• _Dataset records_:
· · · ·
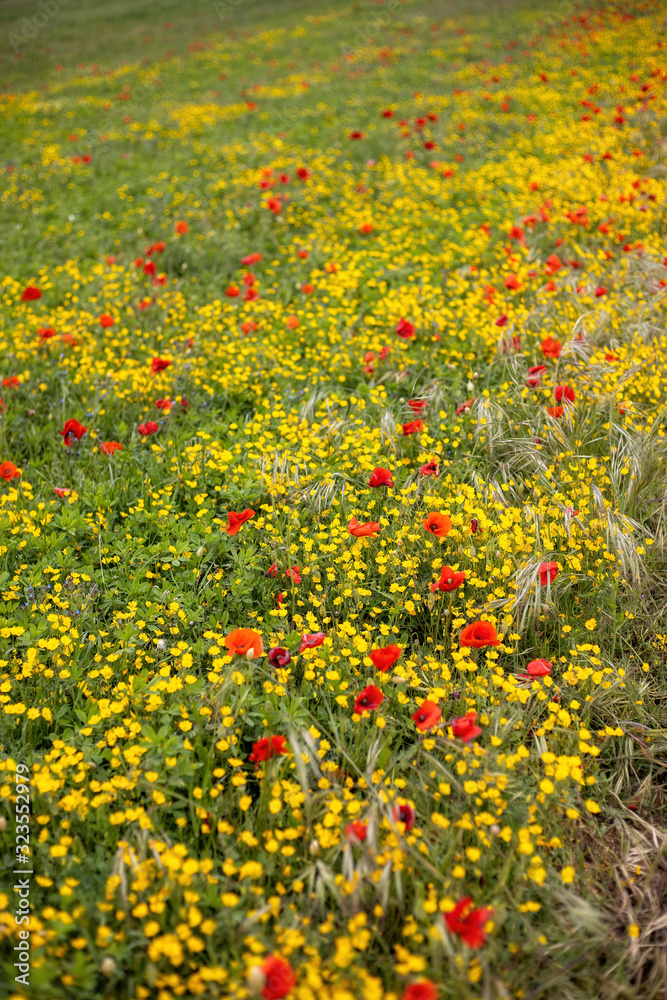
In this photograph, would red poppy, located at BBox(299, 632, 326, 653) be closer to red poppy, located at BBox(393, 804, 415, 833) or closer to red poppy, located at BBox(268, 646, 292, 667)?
red poppy, located at BBox(268, 646, 292, 667)

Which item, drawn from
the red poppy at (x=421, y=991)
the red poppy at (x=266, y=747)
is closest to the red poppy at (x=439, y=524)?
the red poppy at (x=266, y=747)

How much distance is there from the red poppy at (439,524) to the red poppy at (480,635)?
57 centimetres

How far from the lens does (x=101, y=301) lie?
6125 millimetres

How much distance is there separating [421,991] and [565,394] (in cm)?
371

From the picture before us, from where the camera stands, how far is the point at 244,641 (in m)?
2.74

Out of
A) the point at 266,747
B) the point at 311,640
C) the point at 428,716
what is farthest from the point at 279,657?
the point at 428,716

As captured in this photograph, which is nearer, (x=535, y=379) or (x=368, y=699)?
(x=368, y=699)

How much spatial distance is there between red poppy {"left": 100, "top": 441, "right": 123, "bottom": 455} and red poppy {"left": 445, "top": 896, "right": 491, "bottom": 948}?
10.7 ft

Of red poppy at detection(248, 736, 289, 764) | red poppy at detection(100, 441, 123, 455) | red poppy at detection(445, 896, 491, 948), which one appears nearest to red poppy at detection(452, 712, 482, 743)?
red poppy at detection(445, 896, 491, 948)

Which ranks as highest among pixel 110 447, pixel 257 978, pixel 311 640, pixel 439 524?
pixel 110 447

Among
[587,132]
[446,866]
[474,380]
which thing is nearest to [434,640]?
[446,866]

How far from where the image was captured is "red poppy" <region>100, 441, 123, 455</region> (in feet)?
13.3

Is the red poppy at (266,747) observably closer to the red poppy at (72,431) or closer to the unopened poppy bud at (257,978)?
the unopened poppy bud at (257,978)

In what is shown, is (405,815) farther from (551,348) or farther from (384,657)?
(551,348)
· · · ·
• _Short problem_: Quote the items word for word from the beginning up to and including the line with "6125 millimetres", leaving the pictures out of your answer.

• _Solution to the exercise_:
In this photograph, would red poppy, located at BBox(299, 632, 326, 653) be closer to red poppy, located at BBox(393, 804, 415, 833) or closer to red poppy, located at BBox(268, 646, 292, 667)?
red poppy, located at BBox(268, 646, 292, 667)

Which item, drawn from
the red poppy at (x=421, y=991)
the red poppy at (x=266, y=747)
is closest to the red poppy at (x=439, y=524)?
the red poppy at (x=266, y=747)

How much distance is there from the red poppy at (439,524) to the red poppy at (480,635)?
57 centimetres

How far from the lens does (x=101, y=301) lie?
6125 millimetres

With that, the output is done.